Unfortunately, there is no simple answer to the current problem. However, it would appear from current and ongoing actions that Forest & Land Scotland has been tasked with generating more income while reducing expenditure.

That means making charges to use ‘public’ land and they are becoming increasingly inventive in this pursuit. In addition to paying a fee to use their roads for rallying, there is an increasing number of additional charges for Permits for named rally officials to gain pre-event access to the forests to conduct recces. I have also heard of one event being charged for “lost income” and this referred to motorhomes and campervans not being able to access an in-forest parking area because a rally was due to use that forest.

There is another issue which is causing concern. Big cuts! I referred in the previous Post that it wasn’t only the roads which needed maintenance and repairs, but ditches too. The ‘straight-lining’ of corners is not only gouging out the drainage ditches but damaging the road edges/foundations leading to more extensive repairs – and costs!

Already some events are having to look at the possibility of introducing ‘corner-cutting preventive devices’. This was something that the McRae Stages Rally encountered in the Perthshire Forests and was a contributing factor in the loss of that event to the sport. Prior to the rally, conical piles of chuckies (pebbles) were sited on the inside of numerous corners to prevent corner-cutting. Simple solution perhaps but it cost much more in terms of time and expense, and I reckon amateur rally organising teams already have more than enough on their plate without this added requirement and cost.

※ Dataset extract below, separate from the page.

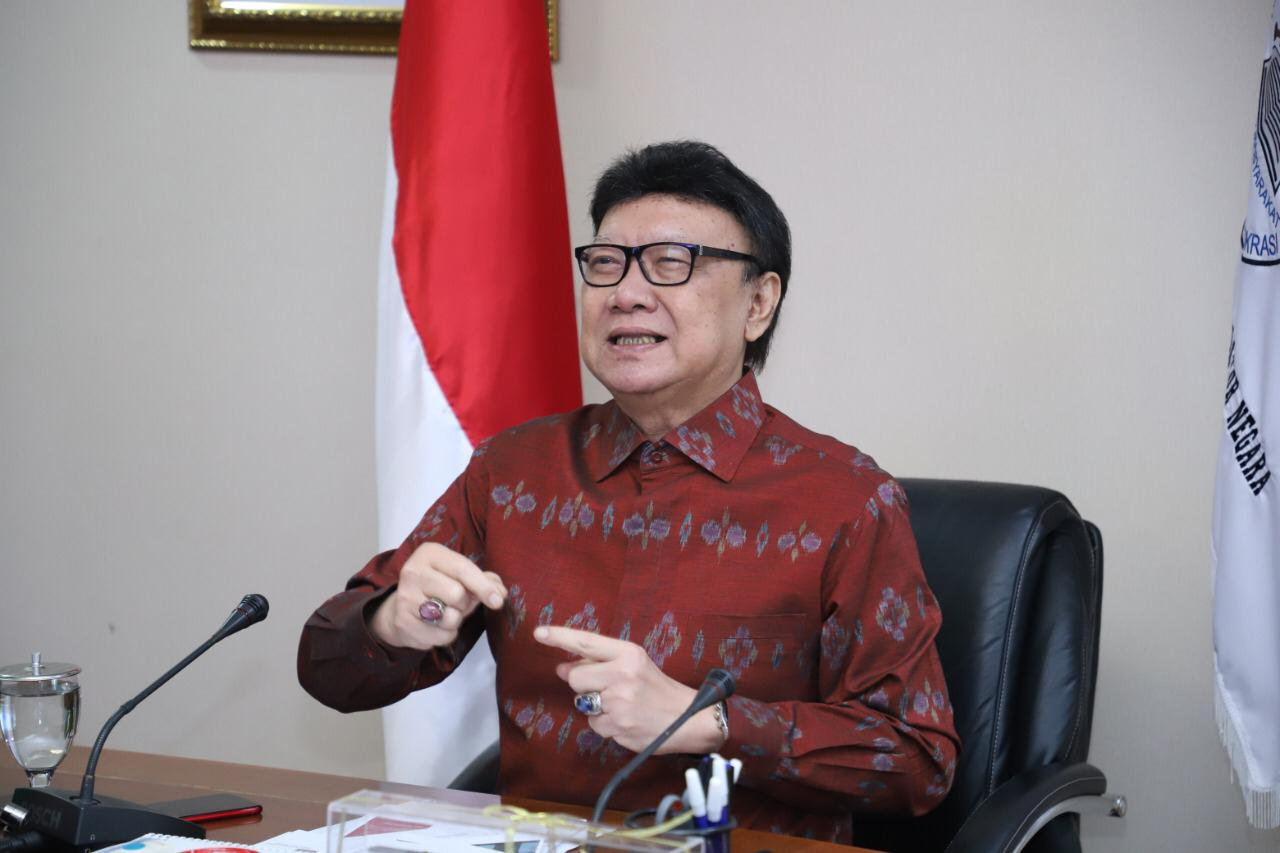 Menteri_Tjahjo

It therefore follows that rallying has a bigger problem. The sport has to prove to a wider public that it is not wasteful and polluting. Rallying is not alone on relying on the automobile for its sport, EVERY other sport uses vehicles. Just as everything we eat, wear or use spends some time on the back of a truck, every other sport uses vehicular transport to carry fans, competitors and equipment to and from venues, and in that respect we are no different from any other sport. Just look at the weekend car parks at stadiums and arenas around the country, not to mention festivals and pop concerts. The difference is only in the equipment we use to participate.

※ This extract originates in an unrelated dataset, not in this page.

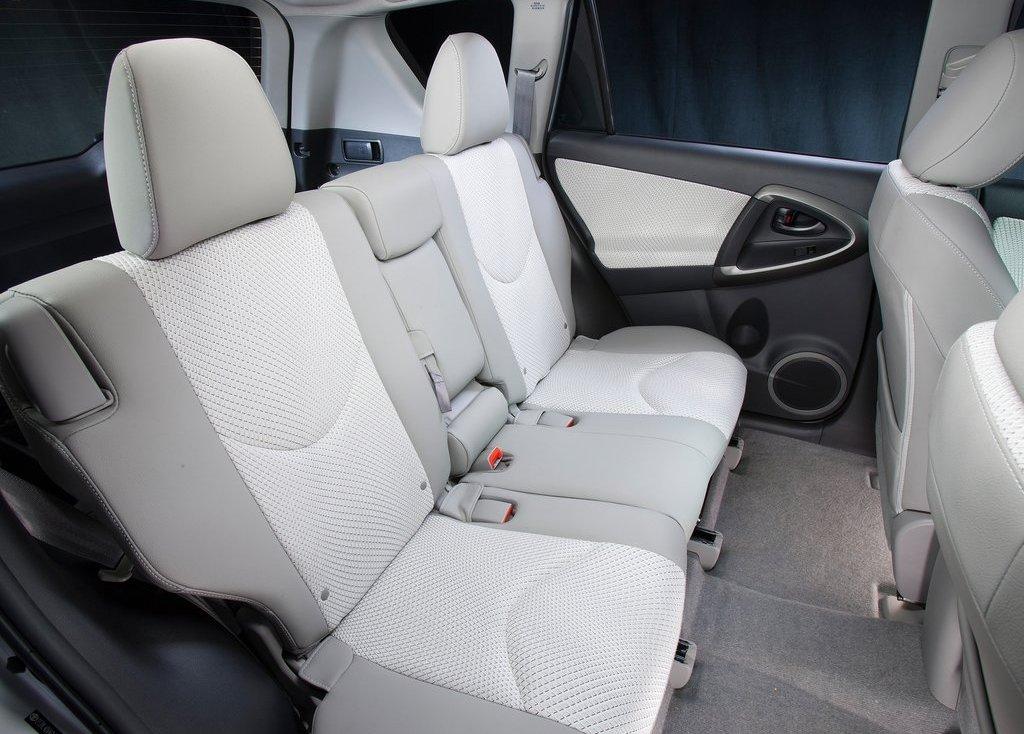 2013 Toyota RAV4 EV Back Seat (View 2 of 21)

So that is the task facing our sport’s governing body, justifying our right to pursue our sport. No mean task for an organisation with just over 70 employees which has 25 separate motor sports committees reporting to them - of which the Rallies Committee is only one! Car club members and competition licence holders therefore have a job to do, to impress upon their various club committees and event organising teams to urge the various regional associations to make representations to the Rallies Committee to impress upon the sport’s governors the need to protect and promote stage rallying.

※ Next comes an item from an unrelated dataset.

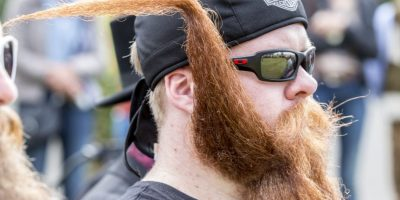 3Estilo. Barbas peinadas en diferentes formas y estilosLa pelusa facial muy bien cuidada de este concursante, luciendo un pañuelo de Harley-Davidson, lleva la barba de estilo manubrio a nuevas alturas. Foto:Getty Images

While racers and karters have circuits, rallying is much more visible to the general public as it passes through villages and townships on route to the forests. It’s therefore easier for the passers-by to be critical so we have to do our bit too. If anyone challenges you about car use in the forests, ask them how footballers get to their matches, ski-ers get to the snow and how parents take their kids to swimming classes and biking trails.

We all need cars, just some of us use them differently.